> **Exercise description**: From the material below, pull each line containing the string "burst".

> **Information provided**:
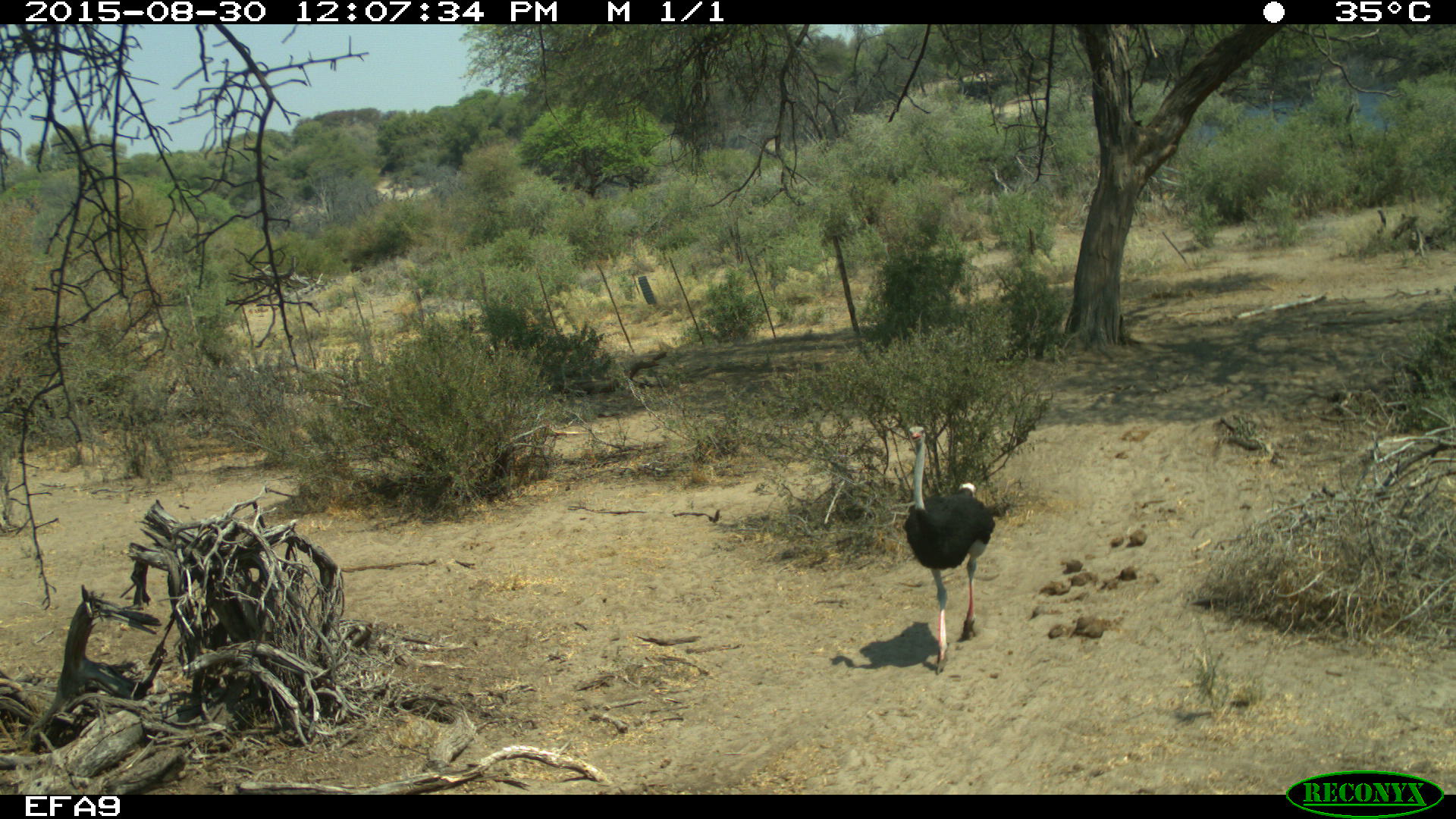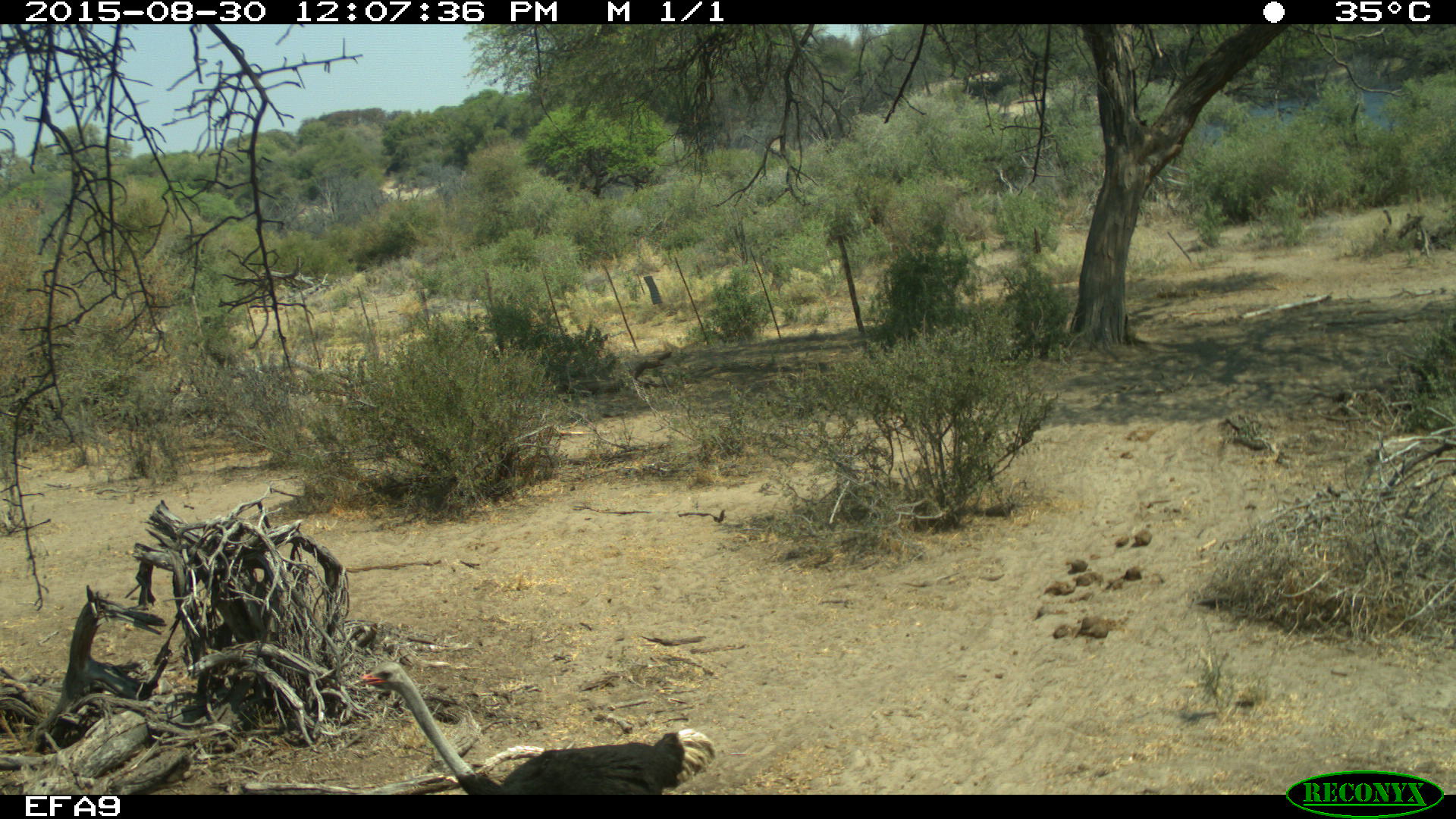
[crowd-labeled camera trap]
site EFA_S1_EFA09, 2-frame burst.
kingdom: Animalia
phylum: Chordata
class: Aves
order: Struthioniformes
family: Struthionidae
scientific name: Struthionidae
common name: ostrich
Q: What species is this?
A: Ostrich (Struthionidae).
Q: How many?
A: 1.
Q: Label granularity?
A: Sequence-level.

* * *

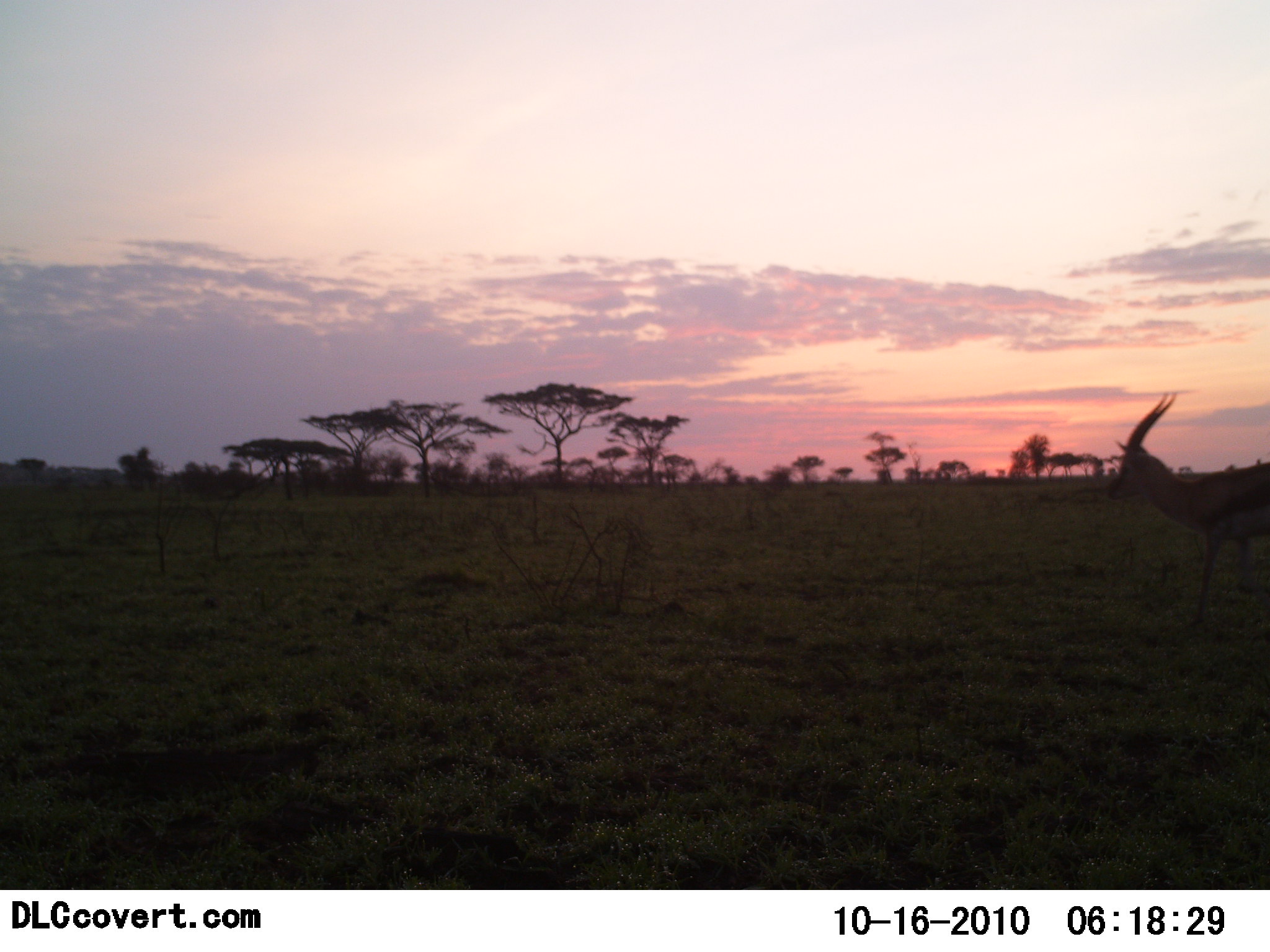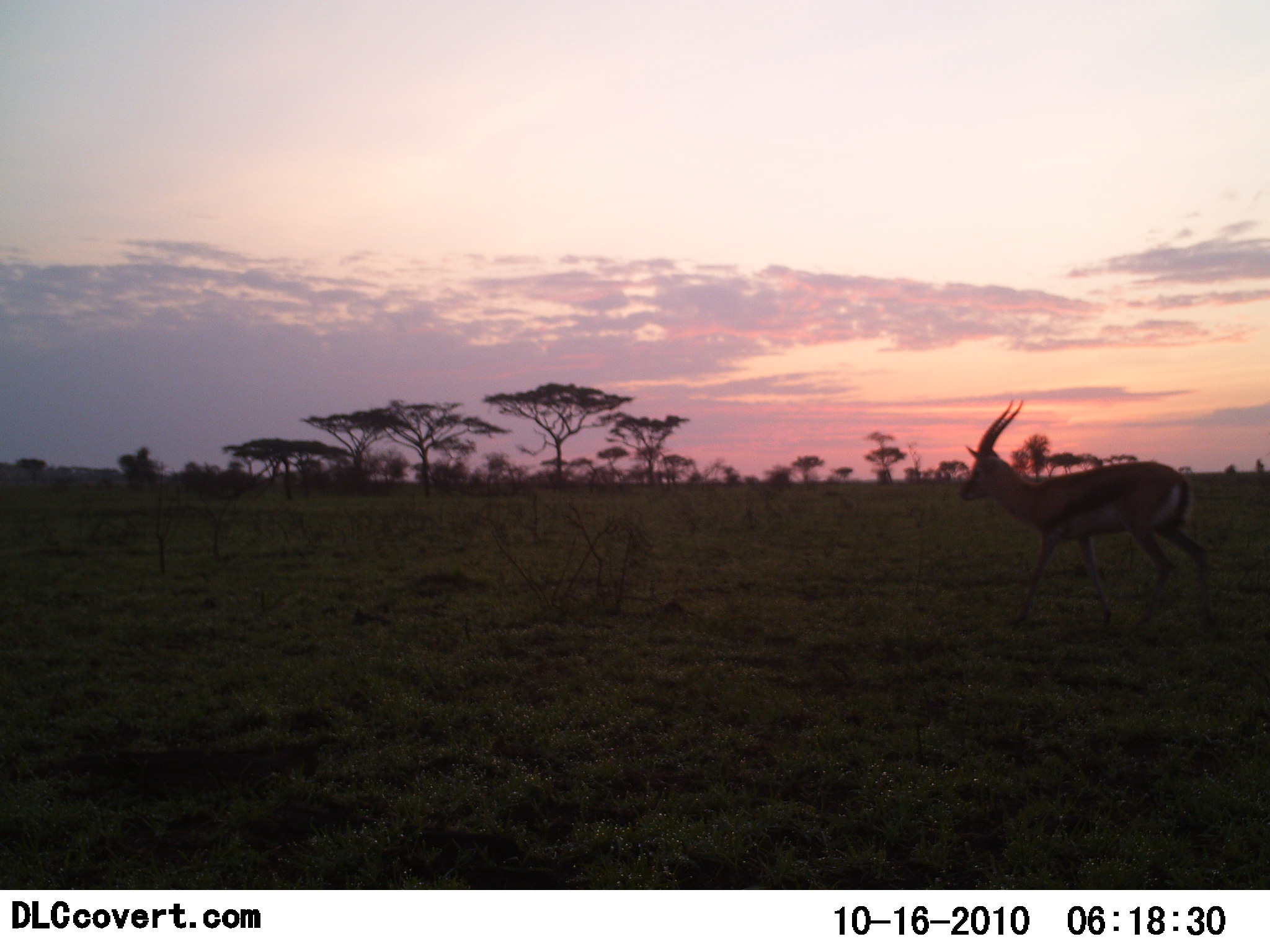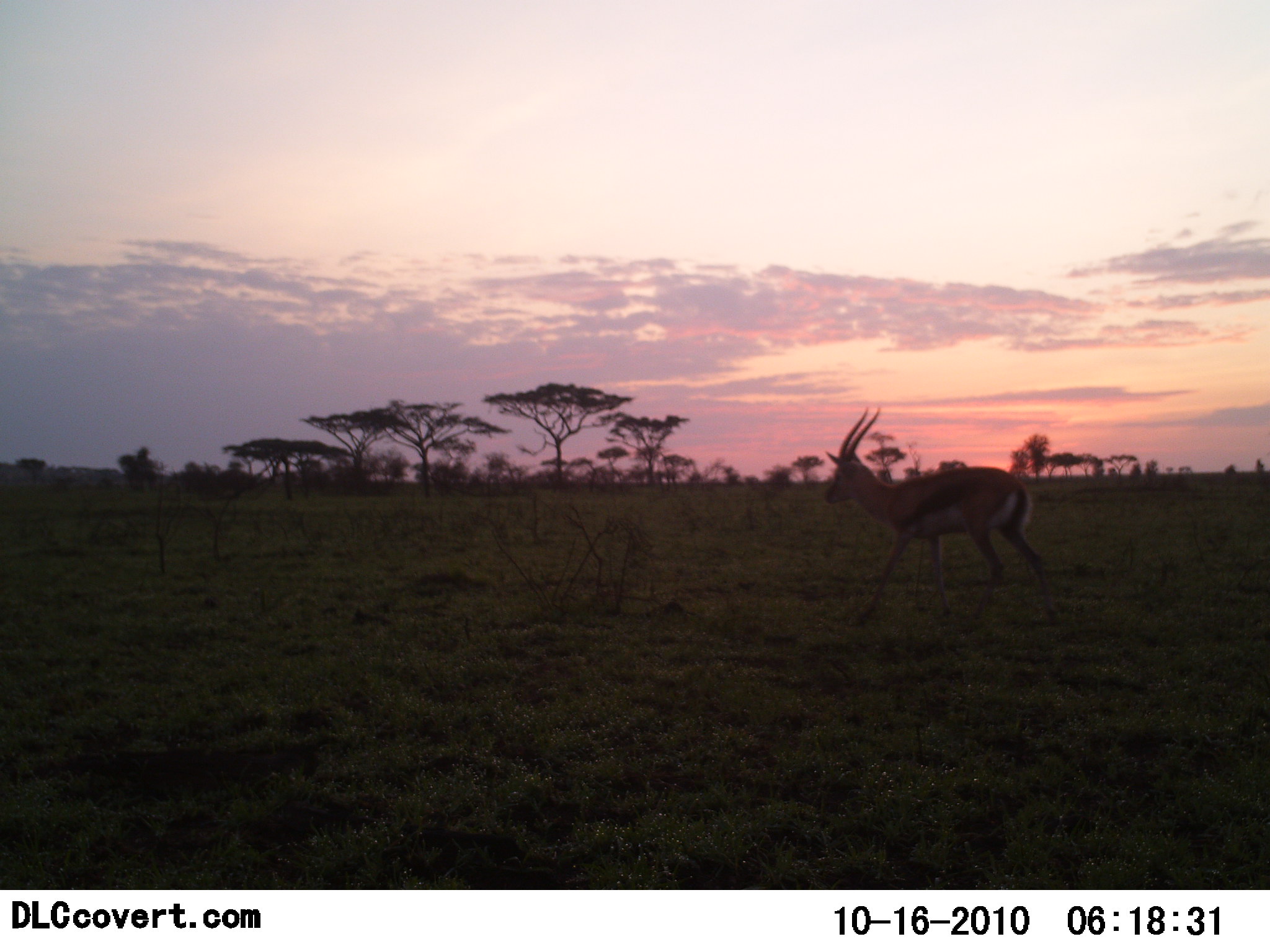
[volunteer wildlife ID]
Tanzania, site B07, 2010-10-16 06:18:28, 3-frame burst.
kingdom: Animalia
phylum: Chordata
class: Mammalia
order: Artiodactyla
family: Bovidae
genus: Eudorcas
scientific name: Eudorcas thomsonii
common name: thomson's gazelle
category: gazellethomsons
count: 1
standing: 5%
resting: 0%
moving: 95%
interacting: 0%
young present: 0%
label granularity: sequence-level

==

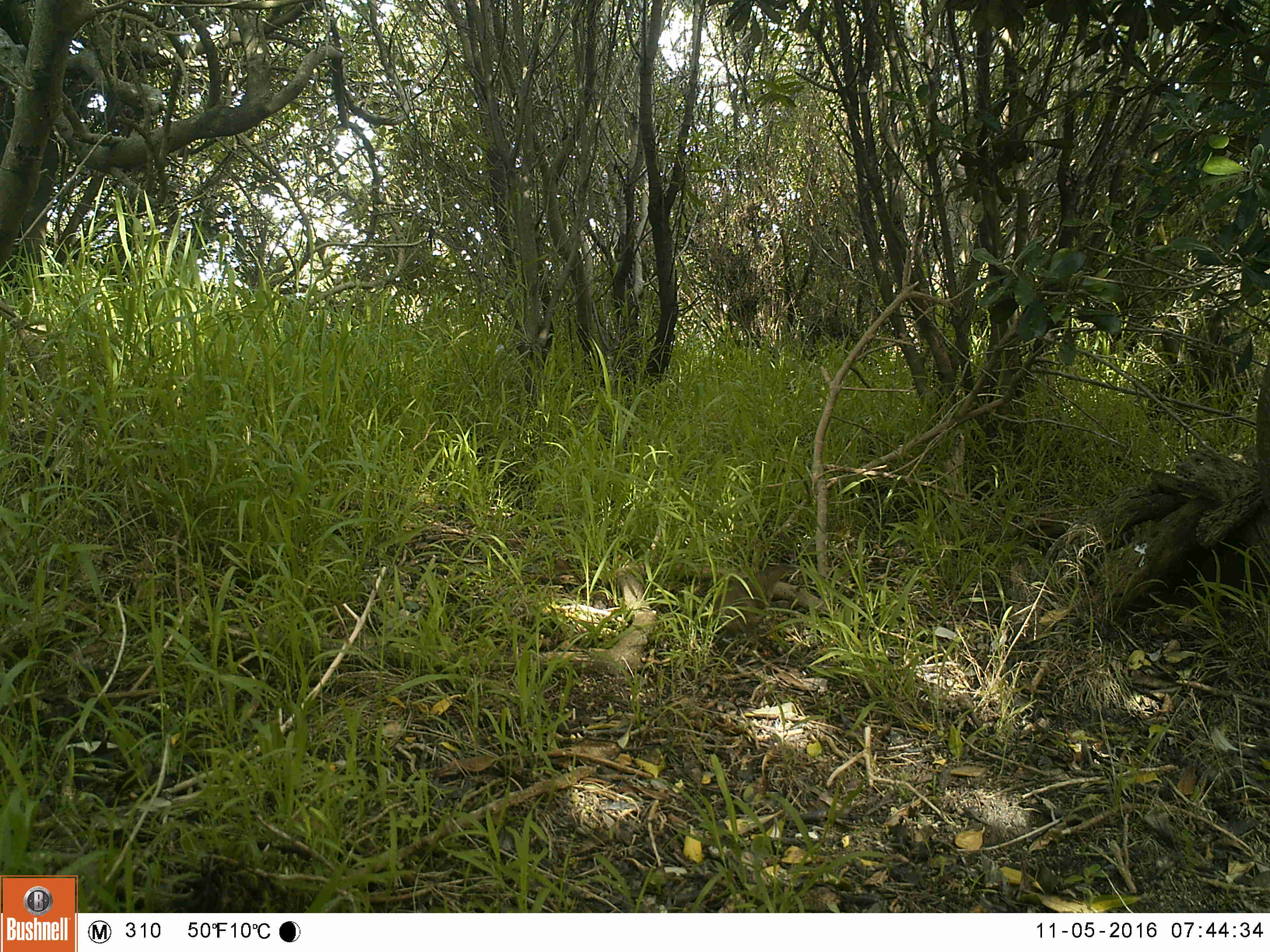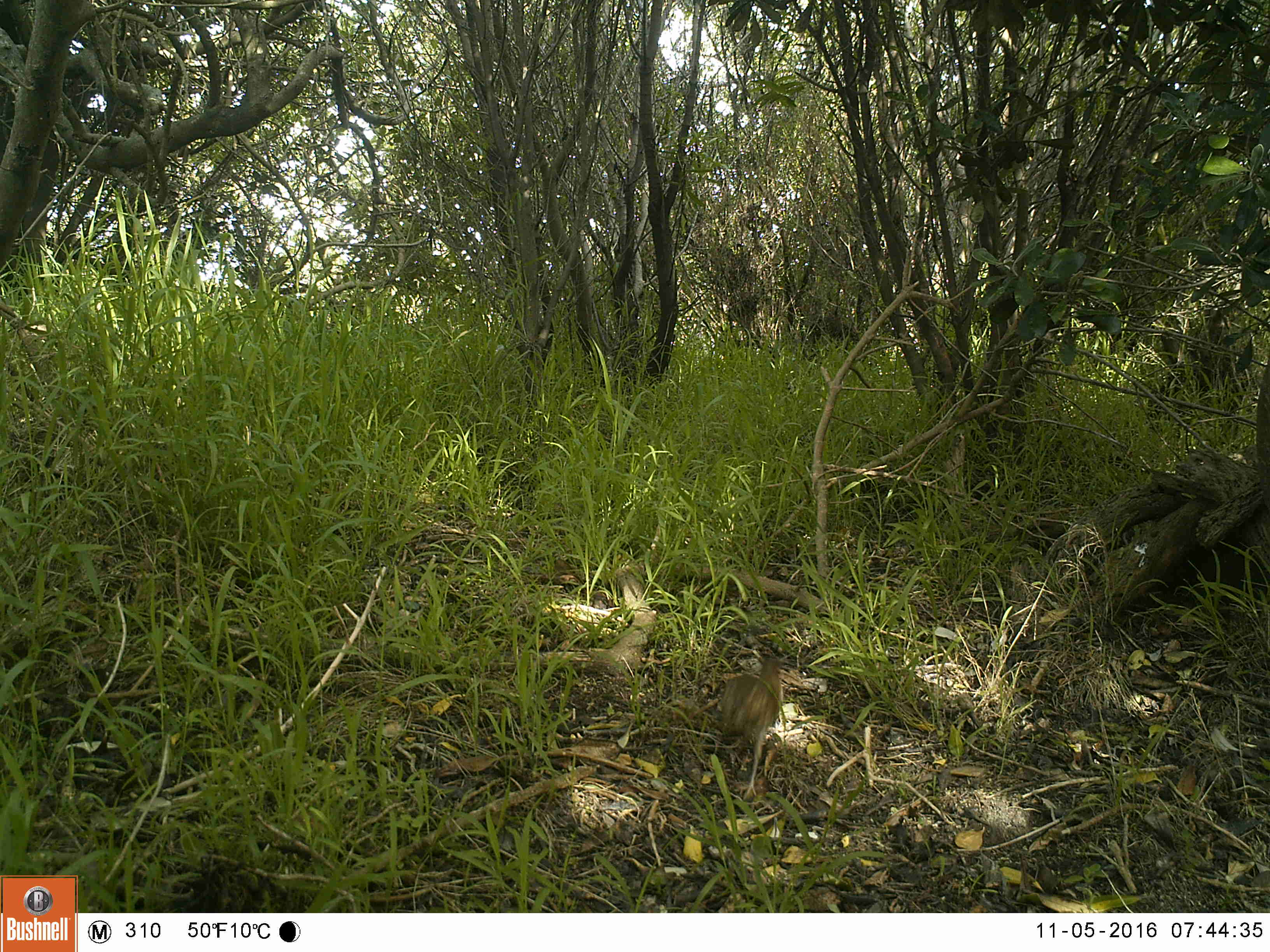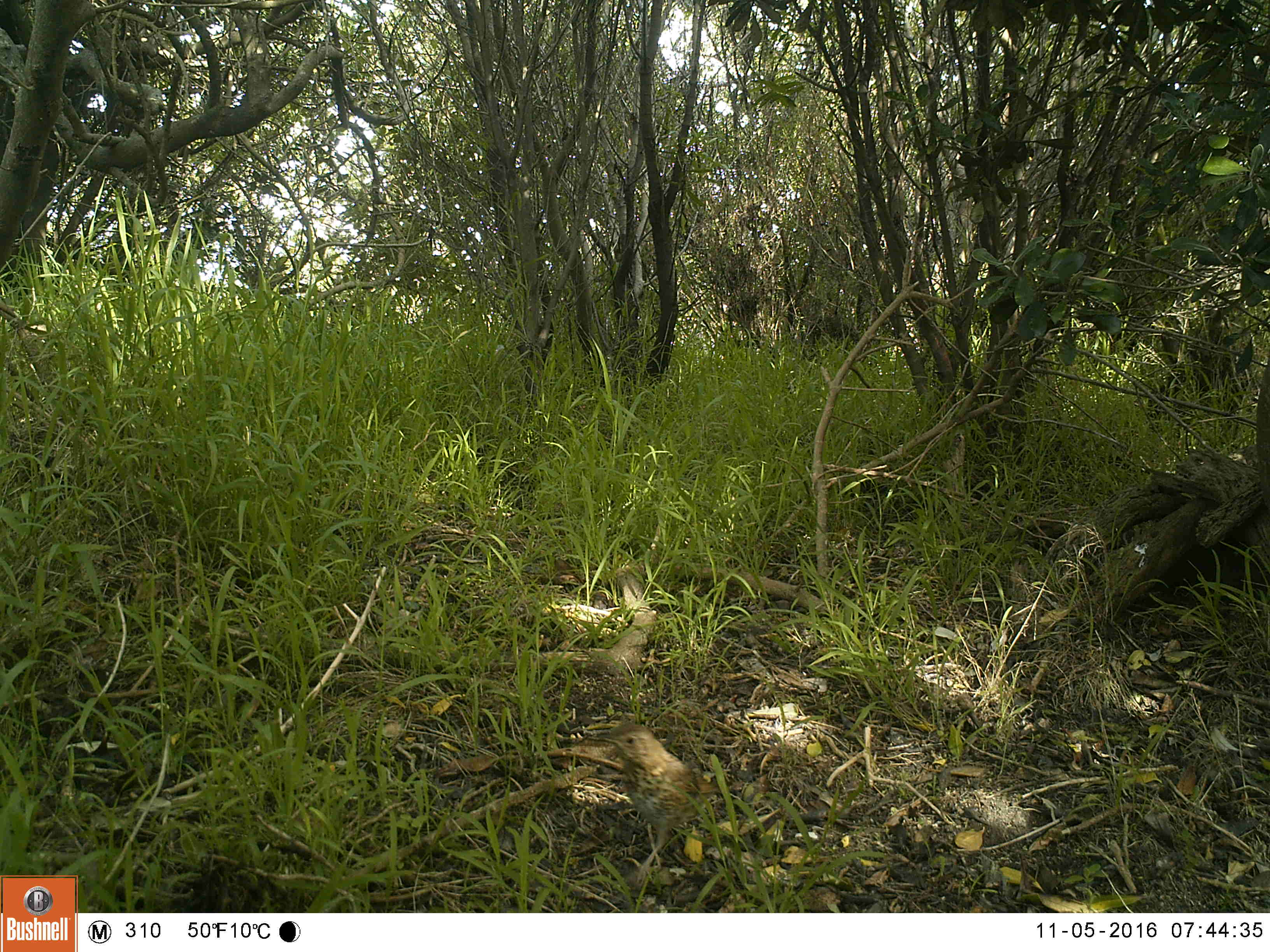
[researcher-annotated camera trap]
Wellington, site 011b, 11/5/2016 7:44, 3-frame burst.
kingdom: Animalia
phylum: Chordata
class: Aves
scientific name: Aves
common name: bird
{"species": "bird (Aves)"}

> **Completed exercise**:
site EFA_S1_EFA09, 2-frame burst.
Tanzania, site B07, 2010-10-16 06:18:28, 3-frame burst.
Wellington, site 011b, 11/5/2016 7:44, 3-frame burst.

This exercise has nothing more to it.